図5に示すように、本実施形態に係るLEDパッケージ20においては、リフレクタ25の下面に設けられた複数のピン42と、LED基板36の上面に設けられた孔43とが嵌合することにより、リフレクタ25が固定される。また、LED40は、リフレクタ25とLED基板36とにより挟み込まれることにより固定される。
【0032】
本実施形態のように、ピン42と孔43を用いた嵌合によりリフレクタ25とLED基板36とを固定することで、LED40に対するリフレクタ25の取付精度が向上するとともに、組立が容易になる。
【0033】
本実施形態においても、第1開口部34の面積は、LED40の発光面の面積よりも小さく形成されている。これにより、例えばLED基板36上面における孔43の形成位置が若干ずれた場合であっても、リフレクタ25の第1開口部34のほぼ全領域に光を入射させることができ、光利用効率を高めることができる。
【0034】
また、本実施形態においては、LEDチップ37の周囲に位置する反射部33の部位44が反射面とされている。これにより、光利用効率をより高めることができる。
【0035】
また、本実施形態においては、リフレクタ25における第2開口部35の周縁部41は、
図4に示すLEDパッケージのような光軸に対して垂直な平坦面ではなく、外向きの傾斜面とされている。
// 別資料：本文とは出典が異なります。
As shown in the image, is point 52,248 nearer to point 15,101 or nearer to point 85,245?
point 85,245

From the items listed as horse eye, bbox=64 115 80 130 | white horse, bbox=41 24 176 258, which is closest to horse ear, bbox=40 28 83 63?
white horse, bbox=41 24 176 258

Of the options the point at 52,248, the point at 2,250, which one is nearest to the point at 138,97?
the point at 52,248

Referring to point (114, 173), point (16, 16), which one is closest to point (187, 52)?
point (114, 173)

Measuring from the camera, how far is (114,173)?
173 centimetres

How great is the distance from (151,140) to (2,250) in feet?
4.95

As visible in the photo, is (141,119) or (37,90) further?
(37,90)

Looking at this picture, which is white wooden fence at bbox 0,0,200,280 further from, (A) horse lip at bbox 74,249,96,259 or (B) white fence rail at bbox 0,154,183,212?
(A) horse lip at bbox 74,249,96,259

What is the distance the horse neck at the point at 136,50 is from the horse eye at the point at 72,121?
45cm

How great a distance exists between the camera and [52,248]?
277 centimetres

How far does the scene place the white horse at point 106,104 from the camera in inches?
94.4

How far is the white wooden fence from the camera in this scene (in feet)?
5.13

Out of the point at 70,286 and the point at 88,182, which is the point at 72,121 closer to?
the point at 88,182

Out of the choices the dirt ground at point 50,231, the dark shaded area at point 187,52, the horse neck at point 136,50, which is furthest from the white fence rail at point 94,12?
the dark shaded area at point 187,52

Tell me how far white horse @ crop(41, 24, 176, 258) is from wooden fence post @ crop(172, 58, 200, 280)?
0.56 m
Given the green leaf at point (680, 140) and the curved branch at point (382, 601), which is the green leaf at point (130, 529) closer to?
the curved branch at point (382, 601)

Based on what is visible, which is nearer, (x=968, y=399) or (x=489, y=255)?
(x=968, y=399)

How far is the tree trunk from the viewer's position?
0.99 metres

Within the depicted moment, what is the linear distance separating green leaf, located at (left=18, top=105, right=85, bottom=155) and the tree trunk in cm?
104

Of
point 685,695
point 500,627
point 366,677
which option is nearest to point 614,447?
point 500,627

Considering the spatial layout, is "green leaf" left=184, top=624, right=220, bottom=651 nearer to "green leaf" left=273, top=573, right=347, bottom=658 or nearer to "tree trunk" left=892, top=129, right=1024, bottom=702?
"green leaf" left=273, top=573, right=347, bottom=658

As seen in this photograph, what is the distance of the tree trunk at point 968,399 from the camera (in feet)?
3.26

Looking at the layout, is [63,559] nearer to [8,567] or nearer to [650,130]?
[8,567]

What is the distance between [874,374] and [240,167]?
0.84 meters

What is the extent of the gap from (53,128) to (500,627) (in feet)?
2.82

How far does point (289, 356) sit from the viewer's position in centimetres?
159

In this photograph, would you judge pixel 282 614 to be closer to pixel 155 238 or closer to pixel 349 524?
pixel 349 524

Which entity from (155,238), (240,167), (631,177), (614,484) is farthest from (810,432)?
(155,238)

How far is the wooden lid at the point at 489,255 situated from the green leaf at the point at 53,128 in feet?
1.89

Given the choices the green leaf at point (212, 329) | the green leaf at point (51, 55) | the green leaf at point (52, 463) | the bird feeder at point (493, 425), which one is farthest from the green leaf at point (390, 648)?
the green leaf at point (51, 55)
これにより、周縁部41での反射光が投影レンズ30に入射するのを抑制できるので、グレアを低減できる。
【0036】
図6は、本発明のさらに別の実施形態に係るLEDパッケージの平面図である。本実施形態に係るLEDパッケージ20においても、
図3および
図4に示すLEDパッケージと同一または対応する構成要素については同一の符号を付し、重複する説明は適宜省略する。
【0037】
本実施形態においては、
図6に示すように、リフレクタ25における第2開口部35の開口形状が、所定のカットオフラインを有するロービーム配光パターンに対応した形状に形成されている。言い換えると、第2開口部35の開口形状は、ロービーム配光パターンの反転形状に形成されている。なお、第1開口部34の開口形状は、長方形である。第2開口部35をこのような開口形状とした場合、第2開口部35から出射される光の像は、ロービーム配光パターンの反転形状となる。投影レンズ30によりこの像の反転像が投影される。すなわち、本実施形態に係る車両用灯具100は、ロービーム配光パターンを出射することができる。
【0038】
本実施形態においても、第1開口部34の面積は、LED40の発光面の面積よりも小さく形成されている。これにより、リフレクタ25が正規の位置から若干ずれて取り付けられた場合であっても、リフレクタ25の第1開口部34のほぼ全領域に光を入射させることができ、光の利用効率を高めることができる。
【0039】
また、本実施形態においても、リフレクタ25における第2開口部35の周縁部41に、光の反射を低減するための反射率低減処理が施されている。但し、本実施形態では、周縁部41の一部の領域45(第2開口部35の下方の領域)には、反射率低減処理が施されていない。このように、周縁部41の一部の領域45については光の反射を許容することにより、車両用灯具100から上方に向かう光を作り出すことができ、車両上方の道路標識灯を照らす所謂オーバーヘッドサインを照射することができる。
【0040】
以上、実施の形態をもとに本発明を説明した。これらの実施形態は例示であり、各構成要素や各処理プロセスの組合せにいろいろな変形例が可能なこと、またそうした変形例も本発明の範囲にあることは当業者に理解されるところである。
【0041】
例えば、上述の実施形態では、リフレクタから出射された光を制御して前方に出射する光学部材として、投影レンズを例示したが、該光学部材はこれに限定されず、例えばリフレクタ等であってもよい。